Now, this whole "formal languages and automatons" is a very complex subject matter[1], so while it may seem that the whole argument hinges on dropping a packet and desyncing the parser[2], I got the feeling from that talk that there are other (similarly fundamental) problems, but this particular one I understood and can make a compelling argument for :)

[0] afaik you might actually get away with a delimiter on just one side, but that makes it harder to parse because you need strict precedence rules to resolve ambiguities (e.g. 2+34+182+1+1+74321+0)

[1] it was considered one of the hardest courses during my CS college years (the other one being on "formal proofs of program correctness"), for various reasons I retook this course 4 times (underestimating its difficulty at first being one of those reasons), but when I finally did pass, I did so with a score of 9 out of 10, I'm kinda proud of that :P But the real* benefit of studying 4 times for the same difficult course is that you never really forget it (some parallels there with that post about "spaced repetition learning" last week).

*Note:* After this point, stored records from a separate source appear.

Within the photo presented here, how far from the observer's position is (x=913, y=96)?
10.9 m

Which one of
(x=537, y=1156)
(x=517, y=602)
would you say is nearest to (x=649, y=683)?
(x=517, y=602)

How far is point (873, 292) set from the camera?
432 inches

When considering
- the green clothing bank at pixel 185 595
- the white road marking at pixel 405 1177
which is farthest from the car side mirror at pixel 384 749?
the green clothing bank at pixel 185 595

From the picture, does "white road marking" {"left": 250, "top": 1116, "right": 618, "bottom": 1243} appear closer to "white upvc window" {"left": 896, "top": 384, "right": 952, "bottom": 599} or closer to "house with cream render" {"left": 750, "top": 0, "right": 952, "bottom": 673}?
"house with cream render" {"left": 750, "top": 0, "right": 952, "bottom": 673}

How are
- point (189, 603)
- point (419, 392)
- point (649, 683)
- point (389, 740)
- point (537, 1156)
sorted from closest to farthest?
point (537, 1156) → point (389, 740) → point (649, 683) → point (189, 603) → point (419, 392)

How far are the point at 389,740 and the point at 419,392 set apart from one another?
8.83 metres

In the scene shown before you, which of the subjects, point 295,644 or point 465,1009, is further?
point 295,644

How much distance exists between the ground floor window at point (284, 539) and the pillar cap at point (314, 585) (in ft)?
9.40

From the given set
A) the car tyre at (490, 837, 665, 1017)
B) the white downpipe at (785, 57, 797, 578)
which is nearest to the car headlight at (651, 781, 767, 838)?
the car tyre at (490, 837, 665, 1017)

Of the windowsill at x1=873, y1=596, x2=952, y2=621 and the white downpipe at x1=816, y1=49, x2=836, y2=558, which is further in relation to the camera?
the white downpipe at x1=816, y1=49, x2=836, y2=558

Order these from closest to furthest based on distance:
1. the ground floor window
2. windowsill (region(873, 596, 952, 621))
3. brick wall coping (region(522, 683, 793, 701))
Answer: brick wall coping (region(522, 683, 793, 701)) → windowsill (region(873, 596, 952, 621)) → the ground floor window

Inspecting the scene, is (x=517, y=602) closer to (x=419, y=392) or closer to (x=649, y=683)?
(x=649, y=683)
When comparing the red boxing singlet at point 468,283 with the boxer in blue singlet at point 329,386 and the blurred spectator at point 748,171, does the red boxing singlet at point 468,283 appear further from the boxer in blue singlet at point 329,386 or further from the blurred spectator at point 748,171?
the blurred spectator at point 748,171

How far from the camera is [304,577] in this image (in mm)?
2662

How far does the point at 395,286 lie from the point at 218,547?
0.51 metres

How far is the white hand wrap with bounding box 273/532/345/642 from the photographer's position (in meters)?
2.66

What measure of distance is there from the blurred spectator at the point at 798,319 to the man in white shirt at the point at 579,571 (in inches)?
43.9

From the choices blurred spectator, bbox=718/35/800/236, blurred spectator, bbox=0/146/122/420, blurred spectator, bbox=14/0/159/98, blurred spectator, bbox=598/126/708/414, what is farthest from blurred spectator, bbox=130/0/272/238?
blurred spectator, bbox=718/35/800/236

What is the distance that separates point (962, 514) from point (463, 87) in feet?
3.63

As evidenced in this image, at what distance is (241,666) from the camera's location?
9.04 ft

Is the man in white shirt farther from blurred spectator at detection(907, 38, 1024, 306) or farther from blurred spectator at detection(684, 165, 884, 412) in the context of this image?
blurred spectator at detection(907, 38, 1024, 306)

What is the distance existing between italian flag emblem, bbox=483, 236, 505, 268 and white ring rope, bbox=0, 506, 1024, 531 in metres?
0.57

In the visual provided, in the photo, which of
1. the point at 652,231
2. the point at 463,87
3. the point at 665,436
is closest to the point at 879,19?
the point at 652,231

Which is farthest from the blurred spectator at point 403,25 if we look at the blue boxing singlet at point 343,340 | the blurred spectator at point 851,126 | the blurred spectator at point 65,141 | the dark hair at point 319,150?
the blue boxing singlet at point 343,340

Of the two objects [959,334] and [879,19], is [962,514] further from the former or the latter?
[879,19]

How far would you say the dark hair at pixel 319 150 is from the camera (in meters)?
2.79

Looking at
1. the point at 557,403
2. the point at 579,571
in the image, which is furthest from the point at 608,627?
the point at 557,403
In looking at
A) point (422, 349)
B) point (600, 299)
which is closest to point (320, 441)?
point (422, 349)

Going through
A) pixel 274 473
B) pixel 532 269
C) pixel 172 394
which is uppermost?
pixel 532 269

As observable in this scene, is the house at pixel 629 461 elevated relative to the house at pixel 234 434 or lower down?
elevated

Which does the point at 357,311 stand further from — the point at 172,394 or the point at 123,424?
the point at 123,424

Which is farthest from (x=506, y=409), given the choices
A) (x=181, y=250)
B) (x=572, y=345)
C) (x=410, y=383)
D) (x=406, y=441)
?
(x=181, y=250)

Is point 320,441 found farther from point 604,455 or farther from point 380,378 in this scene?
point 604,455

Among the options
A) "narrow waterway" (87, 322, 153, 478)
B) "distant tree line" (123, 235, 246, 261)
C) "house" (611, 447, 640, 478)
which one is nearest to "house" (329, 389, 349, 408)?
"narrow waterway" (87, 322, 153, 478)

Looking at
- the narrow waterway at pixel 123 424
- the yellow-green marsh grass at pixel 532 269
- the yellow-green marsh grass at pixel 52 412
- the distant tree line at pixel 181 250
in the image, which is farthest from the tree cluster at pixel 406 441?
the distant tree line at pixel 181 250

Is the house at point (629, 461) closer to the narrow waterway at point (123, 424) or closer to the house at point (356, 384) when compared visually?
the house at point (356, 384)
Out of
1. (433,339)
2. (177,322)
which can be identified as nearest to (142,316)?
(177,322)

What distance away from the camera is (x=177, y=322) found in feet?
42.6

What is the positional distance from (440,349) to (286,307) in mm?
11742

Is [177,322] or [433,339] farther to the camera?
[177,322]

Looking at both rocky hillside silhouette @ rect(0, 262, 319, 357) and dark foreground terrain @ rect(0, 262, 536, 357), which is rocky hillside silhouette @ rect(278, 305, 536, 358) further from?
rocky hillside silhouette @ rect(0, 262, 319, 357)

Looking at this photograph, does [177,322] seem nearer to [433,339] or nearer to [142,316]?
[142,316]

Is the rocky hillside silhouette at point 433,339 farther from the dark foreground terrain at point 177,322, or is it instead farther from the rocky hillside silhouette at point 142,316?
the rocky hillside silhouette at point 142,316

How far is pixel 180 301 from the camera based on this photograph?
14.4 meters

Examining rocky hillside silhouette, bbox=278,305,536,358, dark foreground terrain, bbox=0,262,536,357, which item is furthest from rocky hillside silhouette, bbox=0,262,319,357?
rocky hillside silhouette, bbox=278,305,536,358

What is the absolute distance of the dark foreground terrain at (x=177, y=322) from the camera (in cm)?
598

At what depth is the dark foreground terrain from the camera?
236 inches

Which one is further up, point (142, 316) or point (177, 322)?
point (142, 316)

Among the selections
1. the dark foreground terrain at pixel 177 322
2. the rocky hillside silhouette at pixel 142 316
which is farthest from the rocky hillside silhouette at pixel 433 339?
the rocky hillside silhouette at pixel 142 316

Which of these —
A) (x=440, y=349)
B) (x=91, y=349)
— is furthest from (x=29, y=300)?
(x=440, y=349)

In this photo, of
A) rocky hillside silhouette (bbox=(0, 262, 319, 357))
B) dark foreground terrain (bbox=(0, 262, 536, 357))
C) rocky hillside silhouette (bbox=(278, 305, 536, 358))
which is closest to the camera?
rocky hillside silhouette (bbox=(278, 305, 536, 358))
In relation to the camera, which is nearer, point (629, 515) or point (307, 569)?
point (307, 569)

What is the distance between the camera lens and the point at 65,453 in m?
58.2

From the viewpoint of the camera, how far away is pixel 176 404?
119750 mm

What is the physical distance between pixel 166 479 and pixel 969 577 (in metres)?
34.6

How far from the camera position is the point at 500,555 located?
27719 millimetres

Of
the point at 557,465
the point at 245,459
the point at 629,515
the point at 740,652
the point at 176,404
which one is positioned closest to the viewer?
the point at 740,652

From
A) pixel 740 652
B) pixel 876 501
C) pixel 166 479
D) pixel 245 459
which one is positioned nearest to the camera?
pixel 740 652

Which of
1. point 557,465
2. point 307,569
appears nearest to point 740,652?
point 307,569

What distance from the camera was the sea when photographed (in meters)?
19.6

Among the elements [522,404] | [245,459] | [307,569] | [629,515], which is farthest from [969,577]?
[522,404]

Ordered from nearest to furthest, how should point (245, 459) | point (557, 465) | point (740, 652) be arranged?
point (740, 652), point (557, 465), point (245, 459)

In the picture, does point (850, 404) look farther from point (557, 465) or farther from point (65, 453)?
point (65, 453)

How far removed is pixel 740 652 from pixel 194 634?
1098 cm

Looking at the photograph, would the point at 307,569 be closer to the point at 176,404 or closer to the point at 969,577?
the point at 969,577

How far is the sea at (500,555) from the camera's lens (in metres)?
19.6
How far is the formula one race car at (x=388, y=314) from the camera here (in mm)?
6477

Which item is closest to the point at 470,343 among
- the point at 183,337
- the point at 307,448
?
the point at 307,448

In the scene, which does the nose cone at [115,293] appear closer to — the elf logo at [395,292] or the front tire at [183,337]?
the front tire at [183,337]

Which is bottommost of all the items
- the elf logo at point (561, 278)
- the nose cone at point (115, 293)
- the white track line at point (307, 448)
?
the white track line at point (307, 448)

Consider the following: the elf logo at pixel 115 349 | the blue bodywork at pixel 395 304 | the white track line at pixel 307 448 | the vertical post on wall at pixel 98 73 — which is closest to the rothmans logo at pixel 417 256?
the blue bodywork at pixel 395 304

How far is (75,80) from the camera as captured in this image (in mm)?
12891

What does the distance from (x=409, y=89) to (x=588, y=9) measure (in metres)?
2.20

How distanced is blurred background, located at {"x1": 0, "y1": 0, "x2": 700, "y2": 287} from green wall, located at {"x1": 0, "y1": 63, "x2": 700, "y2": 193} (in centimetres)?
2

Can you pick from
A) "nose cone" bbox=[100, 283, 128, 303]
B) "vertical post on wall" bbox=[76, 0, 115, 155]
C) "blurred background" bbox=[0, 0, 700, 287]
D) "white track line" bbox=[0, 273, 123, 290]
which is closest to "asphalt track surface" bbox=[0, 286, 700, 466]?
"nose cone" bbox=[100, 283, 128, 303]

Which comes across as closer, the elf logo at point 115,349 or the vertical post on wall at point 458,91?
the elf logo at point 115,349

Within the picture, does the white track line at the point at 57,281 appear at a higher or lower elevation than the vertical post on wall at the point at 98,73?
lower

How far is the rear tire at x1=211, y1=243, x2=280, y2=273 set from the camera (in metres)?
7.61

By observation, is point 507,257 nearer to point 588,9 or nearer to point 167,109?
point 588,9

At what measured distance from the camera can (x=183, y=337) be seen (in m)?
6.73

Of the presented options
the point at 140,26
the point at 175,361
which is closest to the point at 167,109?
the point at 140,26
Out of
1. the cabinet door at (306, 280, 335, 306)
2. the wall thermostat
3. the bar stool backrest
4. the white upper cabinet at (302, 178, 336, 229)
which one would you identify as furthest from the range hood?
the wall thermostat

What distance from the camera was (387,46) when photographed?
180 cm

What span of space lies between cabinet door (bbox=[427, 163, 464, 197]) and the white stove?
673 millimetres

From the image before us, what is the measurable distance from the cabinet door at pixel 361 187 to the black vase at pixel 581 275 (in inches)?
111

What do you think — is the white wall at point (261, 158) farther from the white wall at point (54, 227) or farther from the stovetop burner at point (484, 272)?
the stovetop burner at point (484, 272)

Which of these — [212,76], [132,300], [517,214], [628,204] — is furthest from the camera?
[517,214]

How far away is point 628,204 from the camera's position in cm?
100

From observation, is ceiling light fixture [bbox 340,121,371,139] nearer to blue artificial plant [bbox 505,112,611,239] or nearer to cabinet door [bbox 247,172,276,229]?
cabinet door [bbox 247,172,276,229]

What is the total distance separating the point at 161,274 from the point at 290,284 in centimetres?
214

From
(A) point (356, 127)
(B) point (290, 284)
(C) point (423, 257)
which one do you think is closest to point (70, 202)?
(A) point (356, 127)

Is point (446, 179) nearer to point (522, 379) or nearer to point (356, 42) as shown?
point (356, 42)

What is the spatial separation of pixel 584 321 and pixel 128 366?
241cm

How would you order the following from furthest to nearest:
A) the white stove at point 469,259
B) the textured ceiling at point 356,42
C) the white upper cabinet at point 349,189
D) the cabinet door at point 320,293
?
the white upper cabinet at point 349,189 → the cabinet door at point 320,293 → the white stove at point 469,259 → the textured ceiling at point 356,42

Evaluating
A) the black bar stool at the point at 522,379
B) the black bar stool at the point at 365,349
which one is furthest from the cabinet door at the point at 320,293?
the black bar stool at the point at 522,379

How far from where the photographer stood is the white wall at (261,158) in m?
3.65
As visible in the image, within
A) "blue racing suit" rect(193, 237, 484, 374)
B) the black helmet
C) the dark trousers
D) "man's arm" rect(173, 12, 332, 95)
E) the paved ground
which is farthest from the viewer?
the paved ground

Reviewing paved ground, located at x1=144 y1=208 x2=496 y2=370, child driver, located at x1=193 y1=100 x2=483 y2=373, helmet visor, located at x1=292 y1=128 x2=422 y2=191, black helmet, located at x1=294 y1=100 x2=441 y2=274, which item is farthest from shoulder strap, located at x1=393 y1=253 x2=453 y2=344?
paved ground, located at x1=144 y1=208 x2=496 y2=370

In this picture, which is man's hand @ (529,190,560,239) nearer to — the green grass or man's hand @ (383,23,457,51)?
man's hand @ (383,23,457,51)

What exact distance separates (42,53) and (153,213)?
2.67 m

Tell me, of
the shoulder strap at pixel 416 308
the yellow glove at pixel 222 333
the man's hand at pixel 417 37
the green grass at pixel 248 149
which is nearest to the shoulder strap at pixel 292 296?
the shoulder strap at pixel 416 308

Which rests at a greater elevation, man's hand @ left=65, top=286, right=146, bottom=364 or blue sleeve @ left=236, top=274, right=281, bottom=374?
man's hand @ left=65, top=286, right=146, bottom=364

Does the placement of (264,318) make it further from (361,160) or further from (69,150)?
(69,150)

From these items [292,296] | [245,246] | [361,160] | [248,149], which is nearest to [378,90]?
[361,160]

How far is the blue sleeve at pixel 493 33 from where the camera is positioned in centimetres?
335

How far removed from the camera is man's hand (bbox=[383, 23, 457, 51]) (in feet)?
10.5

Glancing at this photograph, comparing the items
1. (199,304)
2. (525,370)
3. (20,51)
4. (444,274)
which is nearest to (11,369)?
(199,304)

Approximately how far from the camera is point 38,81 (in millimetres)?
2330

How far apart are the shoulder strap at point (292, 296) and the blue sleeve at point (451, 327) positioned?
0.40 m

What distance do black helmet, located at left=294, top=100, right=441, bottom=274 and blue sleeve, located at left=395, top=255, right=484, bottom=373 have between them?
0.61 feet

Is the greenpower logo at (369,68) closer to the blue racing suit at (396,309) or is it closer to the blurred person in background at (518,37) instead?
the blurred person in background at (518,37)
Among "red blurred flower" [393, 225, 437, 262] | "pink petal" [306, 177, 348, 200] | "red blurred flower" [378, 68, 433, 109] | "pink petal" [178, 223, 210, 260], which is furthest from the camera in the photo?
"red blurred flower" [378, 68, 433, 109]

[2] another thing they recommended that makes a lot of sense, but again is a parsing complexity (security) vs bandwidth efficiency trade-off: to make the delimiters (say, parentheses) to be out-of-band characters. so they're not allowed in binary blobs. this saves you from all sorts of escaping exploits (think XSS), makes resyncing more efficient and parsing a lot easier. of course it's really hard to step out of the "we really need all 8 bits in a byte"-paradigm, or how else can you design data formats with out-of-band characters? I don't know, and the talk I watched didn't give a solution either, just that it would be a good idea (to which I agree).